Anti-metabolites are synthetic versions of purine or pyrimidines, which are the building blocks of DNA. They prevent purine or pyrimidines becoming incorporated in to DNA during the “S” phase (of the cell cycle), stopping normal development and cell division

Question 11

Class and mechanism of pethidine

Answer 11

• Synthetic opiate antagonist
• Opiate receptors are coupled with G-protein receptors, which activate adenylate cyclase and the production of cAMP. Opioids decrease intracellular cAMP by inhibiting adenylate cyclase.

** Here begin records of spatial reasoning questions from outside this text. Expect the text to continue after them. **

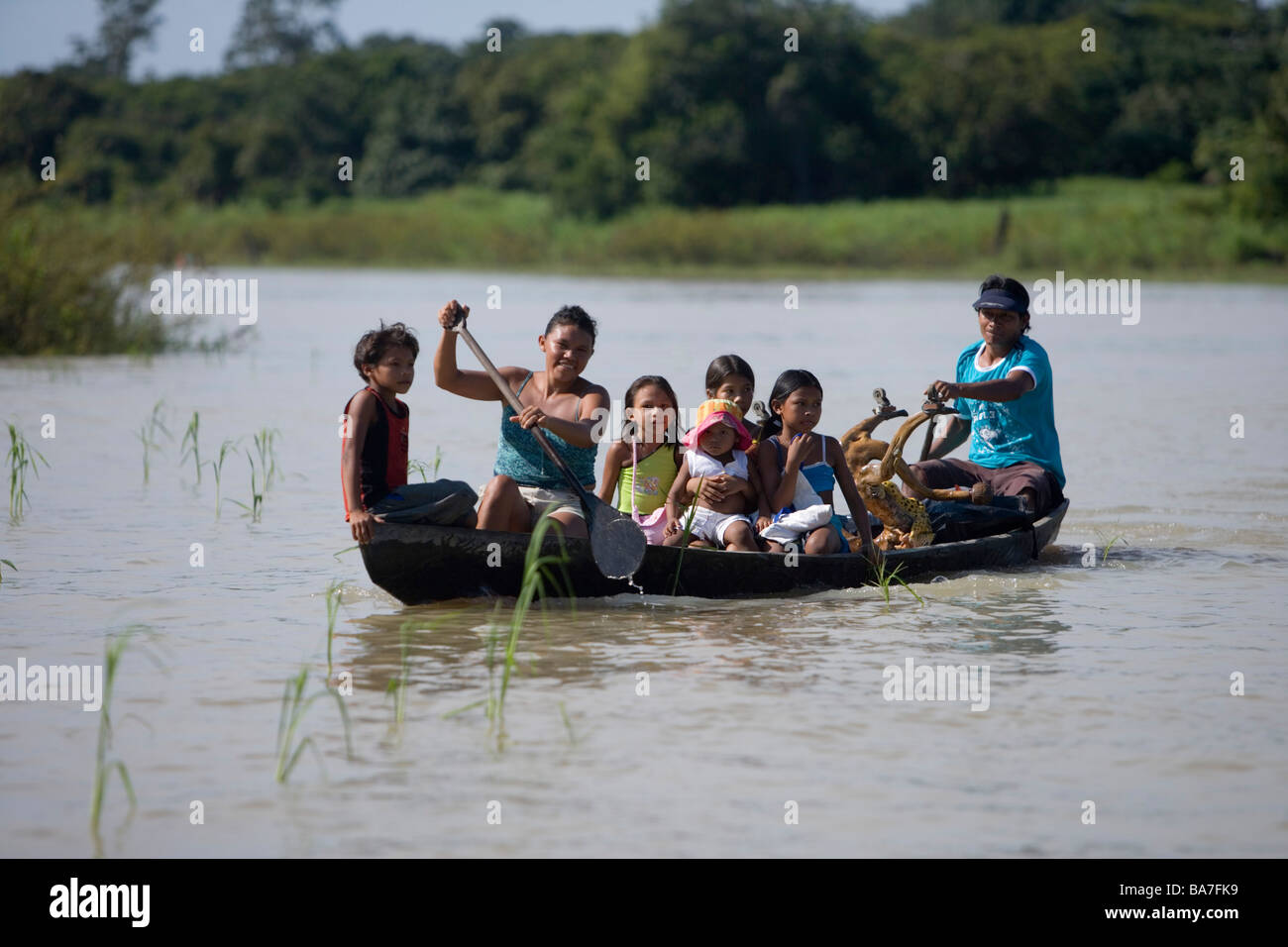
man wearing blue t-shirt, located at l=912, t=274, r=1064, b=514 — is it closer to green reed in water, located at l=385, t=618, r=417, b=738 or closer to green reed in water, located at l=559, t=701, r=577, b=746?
green reed in water, located at l=385, t=618, r=417, b=738

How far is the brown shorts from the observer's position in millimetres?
7504

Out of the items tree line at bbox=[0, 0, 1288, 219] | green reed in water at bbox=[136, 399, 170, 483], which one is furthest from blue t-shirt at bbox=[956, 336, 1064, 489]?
tree line at bbox=[0, 0, 1288, 219]

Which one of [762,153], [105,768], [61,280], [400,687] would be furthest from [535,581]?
[762,153]

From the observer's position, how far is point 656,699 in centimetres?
525

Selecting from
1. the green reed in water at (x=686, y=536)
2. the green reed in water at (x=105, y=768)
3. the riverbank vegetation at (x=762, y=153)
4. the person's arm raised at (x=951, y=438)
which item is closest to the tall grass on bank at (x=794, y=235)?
the riverbank vegetation at (x=762, y=153)

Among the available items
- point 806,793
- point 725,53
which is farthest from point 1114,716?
point 725,53

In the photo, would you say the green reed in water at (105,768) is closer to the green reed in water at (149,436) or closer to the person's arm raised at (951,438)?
the person's arm raised at (951,438)

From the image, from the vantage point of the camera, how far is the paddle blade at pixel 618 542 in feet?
20.3

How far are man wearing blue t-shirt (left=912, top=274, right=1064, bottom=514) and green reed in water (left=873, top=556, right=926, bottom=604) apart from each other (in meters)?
0.75

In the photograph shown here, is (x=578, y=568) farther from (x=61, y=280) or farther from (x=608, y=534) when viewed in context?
(x=61, y=280)

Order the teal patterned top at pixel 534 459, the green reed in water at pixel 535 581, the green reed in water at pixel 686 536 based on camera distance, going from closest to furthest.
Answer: the green reed in water at pixel 535 581 → the green reed in water at pixel 686 536 → the teal patterned top at pixel 534 459

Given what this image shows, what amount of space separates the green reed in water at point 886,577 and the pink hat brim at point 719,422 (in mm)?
698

Subsequently, the release of the nociceptive neurotransmitters substance P, GABA, dopamine, acetylcholine and noradrenaline and the hormones vasopressin, somatostatin, insulin and glucagon is inhibited

Question 12

Class and mechanism of mannitol

Answer 12

• Osmotic diuretic
• Mannitol elevates blood plasma osmolality!! Resulting in enhanced flow of water from tissues, including the brain and cerebrospinal fluid, into interstitial fluid and plasma.
• Mannitol induces diuresis as it is not reabsorbed in the renal tubule, and therefore increases the osmolality of the glomerular filtrate. This aids water excretion.
• Its excretion rate may serve as a measurement of GFR

Question 13

Class, mechanism and indication/contraindication of warfarin

Answer 13

• Anti-coagulant
• Warfarin inhibits vitamin K reductase, reducing levels of the reduced form of vitamin K. As vitamin K is required for the production of coagulation factors II, VII, IX, and X and anticoagulant proteins C and S, these levels also drop.
• Depression of three of the four vitamin K-dependent coagulation factors (factors II, VII, and X) results in decreased prothrombin levels, decreased thrombin generation and reduced ability to form a clot.
• IND: Warfarin is used in the prevention and treatment of thromboembolic disease including venous thrombosis, thromboembolism, and pulmonary embolism as well as for the prevention of ischemic stroke in patients with atrial fibrillation (AF).
• CONTRAIND: Warfarin can cross the placental barrier during pregnancy resulting in foetal bleeding, spontaneous abortion, and neonatal death.

Question 14

Where does acetazolamide act? (brief mechanism)

Answer 14

Proximal tubule

• Carbonic anhydrase inhibitor
• Increases NaHCO3 excretion

Question 15

Where does mannitol act? (brief mechanism)

Answer 15

• Descending loop of Henle and the beginning of the thick ascending
• Osmotic diuretic –> >H2O excretion

Question 16

Where does furosemide act? (brief mechanism)

Answer 16

Thick ascending loop of Henle

• Na/K/Cl co-transporter inhibitor + diuretic
• Causes Na+ retention in the renal tubule, so more H2O excretion in the urine
• Also causes K+ and Cl- excretion in the urine

Question 17

Where does bendroflumethiazide act? (brief mechanism)

Answer 17

• Distal convoluted tubule
• Inhibits Na/Cl transporter: causing retention of Na in tubule, meaning >NaCl excretion in urine = diuretic
• Causes >K+ excretion – hyperkalaemia (more sodium in, means more potassium out via the Na/K ATPase pump)

Question 18

Where does spironolactone act? (brief mechanism)

Answer 18

• DCT
• Inhibits aldosterone receptor
• Aldosterone receptor normally causes Na+ reabsorption in the renal tubule (mostly in PCT) by increasing Na/K ATPase pumps, however when the receptor is inhibited, more Na is retained in the tubule, causing >NaCl excretion in the urine
• Potassium sparing as now you have less Na/K pumps, so less means of Na+ leaving the tubule, whilst also less means of K+ leaving the blood to be excreted from the tubule!